# Tasks
**A)** Decide whether each statement agrees with the Hugh Leonard obituary, answering yes or no and quoting the deciding words. (i) "Da" was first produced on Broadway. (ii) Leonard lived in the Dublin suburb where he grew up. (iii) Barnard Hughes starred in the movie version of "Da."
**B)** Carry the Hugh Leonard obituary further, starting after its last sentence.

# Selected extract

Hugh Leonard, 82; playwright won four Tonys for ‘Da’
NEW YORK – Hugh Leonard, the prolific Irish playwright, memoirist, travel writer, and dyspeptic newspaper columnist whose autobiographical play “Da” won four Tony Awards in 1978, including best play, died Thursday in Dublin. He was 82 and lived in Dalkey, the Dublin suburb where he grew up.
He died of multiple ailments in a hospital after having been ill for some time, his daughter, Danielle Byrne, said.
Mr. Leonard was a celebrity in Dublin, where his plays were produced at the city’s famed theaters – the Abbey, the Gate, and others – beginning in 1956; where his two volumes of autobiography, “Home Before Night” and “Out After Dark,” were widely read; and where he wrote a weekly column in The Sunday Independent, Ireland’s largest Sunday newspaper.
But in the United States he is largely known for “Da,” which was first produced in 1973 at the Olney Theater Center in Maryland. It tells the story of a successful playwright who returns home to Ireland after the death of his father – his “da” – and finds himself revisiting all the frustrations of their relationship.
“Da” reached Broadway at the tail end of the 1977-78 season and won Tonys for best play, best director (Melvin Bernhardt), best featured actor (Lester Rawlins), and best actor. It was a career-making performance in the title role for Barnard Hughes, who went on to star in the movie version, with Martin Sheen.

# Extracted material
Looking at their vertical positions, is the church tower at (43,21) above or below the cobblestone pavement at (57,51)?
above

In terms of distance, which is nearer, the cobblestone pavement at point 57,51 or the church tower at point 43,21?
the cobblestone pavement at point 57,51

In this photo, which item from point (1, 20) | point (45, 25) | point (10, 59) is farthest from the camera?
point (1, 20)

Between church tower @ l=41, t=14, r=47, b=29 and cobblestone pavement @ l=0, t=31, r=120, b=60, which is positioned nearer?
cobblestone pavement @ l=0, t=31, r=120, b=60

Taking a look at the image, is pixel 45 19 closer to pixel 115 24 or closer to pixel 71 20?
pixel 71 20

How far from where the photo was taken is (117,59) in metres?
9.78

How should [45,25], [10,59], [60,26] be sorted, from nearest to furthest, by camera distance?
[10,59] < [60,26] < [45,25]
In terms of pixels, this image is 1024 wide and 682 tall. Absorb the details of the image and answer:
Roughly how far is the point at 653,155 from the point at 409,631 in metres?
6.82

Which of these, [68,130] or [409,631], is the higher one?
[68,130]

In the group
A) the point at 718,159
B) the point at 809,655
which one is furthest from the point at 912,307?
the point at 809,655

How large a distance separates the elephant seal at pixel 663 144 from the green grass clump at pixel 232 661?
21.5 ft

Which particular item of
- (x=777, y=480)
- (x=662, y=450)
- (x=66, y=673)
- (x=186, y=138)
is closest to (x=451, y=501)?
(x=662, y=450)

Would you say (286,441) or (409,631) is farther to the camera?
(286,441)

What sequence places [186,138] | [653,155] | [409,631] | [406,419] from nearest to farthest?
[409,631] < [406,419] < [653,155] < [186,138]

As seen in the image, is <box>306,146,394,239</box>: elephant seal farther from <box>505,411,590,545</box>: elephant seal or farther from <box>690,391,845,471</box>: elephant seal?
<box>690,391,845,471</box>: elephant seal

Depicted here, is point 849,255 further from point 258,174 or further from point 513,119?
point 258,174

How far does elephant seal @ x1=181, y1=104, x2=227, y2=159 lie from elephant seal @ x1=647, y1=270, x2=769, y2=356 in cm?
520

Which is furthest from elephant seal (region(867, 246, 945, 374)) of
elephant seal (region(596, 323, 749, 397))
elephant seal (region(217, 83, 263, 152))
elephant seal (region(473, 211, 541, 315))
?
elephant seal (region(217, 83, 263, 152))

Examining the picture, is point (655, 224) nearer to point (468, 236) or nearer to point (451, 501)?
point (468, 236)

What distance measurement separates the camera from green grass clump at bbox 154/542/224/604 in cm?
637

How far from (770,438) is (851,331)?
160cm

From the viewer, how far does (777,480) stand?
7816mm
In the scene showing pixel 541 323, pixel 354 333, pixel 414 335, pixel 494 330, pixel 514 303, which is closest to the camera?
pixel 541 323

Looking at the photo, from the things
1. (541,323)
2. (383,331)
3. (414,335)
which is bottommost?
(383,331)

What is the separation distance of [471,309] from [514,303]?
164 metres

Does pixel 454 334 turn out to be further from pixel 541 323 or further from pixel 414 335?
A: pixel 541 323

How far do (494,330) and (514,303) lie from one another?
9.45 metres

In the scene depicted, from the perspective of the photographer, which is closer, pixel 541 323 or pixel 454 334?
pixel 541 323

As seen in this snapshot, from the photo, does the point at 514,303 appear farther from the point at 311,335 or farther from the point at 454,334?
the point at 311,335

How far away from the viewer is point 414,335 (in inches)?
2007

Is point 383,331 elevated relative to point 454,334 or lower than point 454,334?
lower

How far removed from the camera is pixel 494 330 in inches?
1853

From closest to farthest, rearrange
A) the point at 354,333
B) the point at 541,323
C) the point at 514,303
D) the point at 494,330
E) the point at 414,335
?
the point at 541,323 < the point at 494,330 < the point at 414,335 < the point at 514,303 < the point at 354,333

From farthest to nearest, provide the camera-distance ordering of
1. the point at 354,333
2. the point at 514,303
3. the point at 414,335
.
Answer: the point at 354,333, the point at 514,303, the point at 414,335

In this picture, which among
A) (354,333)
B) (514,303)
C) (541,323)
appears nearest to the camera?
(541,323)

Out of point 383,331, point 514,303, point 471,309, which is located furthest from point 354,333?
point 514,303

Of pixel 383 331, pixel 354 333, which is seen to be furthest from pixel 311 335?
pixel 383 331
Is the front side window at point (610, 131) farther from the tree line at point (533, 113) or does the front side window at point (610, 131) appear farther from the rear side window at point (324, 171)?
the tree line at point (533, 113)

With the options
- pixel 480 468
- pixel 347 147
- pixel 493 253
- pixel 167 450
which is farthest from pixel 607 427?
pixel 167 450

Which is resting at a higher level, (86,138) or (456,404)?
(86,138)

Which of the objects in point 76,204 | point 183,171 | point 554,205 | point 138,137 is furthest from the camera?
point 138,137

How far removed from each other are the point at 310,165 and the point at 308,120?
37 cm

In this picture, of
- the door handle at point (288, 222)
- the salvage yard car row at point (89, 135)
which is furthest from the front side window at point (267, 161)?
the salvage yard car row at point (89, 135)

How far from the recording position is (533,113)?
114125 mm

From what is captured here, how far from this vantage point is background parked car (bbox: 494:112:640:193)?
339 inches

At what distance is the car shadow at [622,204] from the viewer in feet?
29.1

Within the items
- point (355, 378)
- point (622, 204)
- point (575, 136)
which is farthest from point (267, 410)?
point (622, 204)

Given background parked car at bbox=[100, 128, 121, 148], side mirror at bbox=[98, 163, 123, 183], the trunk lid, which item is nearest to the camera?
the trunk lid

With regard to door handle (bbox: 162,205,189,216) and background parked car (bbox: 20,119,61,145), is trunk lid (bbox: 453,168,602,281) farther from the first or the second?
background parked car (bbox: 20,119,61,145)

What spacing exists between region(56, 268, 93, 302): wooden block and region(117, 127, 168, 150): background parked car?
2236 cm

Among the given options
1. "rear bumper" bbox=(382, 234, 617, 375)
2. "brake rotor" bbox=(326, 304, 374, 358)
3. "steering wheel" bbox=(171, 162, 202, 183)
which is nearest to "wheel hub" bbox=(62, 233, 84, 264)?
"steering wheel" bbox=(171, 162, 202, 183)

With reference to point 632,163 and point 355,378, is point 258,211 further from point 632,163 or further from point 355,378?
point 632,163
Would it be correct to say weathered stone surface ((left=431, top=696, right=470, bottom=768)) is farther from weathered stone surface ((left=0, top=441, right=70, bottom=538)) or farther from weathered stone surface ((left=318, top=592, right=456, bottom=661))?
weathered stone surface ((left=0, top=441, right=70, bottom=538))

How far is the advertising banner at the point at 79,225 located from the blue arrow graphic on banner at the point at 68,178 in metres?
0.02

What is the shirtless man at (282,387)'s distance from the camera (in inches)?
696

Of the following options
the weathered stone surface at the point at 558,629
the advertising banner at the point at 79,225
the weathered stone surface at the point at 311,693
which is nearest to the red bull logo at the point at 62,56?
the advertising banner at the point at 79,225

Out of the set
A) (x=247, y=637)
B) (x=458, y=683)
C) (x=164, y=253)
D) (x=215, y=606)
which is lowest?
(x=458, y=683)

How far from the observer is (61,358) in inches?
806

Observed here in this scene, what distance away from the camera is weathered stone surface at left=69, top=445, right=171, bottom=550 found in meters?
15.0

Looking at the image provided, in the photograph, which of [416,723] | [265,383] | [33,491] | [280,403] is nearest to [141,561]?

# Responses for each task
**A)**
(i) No: "first produced in 1973 at the Olney Theater Center in Maryland"
(ii) Yes: "lived in Dalkey, the Dublin suburb where he grew up"
(iii) Yes: "went on to star in the movie version, with Martin Sheen"

**B)**
Shortly before the play opened on Broadway, Mr. Leonard said in an interview with The New York Times that it is “pretty nearly totally autobiographical.” The title character was based on his own adoptive da, a man named Nicholas Keys who worked as a gardener for a wealthy Dublin family.
Mr. Leonard was born John Joseph Byrne in Dublin to a woman who gave him up for adoption and whom he never met again. Growing up in the Keys family in Dalkey, he assumed the name John Keyes Byrne. (Why he changed the spelling of their name is a mystery, his daughter said.)
Hughie Leonard was the name of a character he created in an early play that was turned down by the Abbey, so as a ruse he submitted his next play, “The Big Birthday,” to the theater with Hugh Leonard listed as the author. The play, a comedy about a party scheduled for the oldest, and possibly the most disagreeable, man in Ireland, was accepted, and a pen name was born.
Of his 30 or so plays, two others reached Broadway, including “The Au Pair Man,” a semi-allegorical tale about relations between England and Ireland, which starred Julie Harris.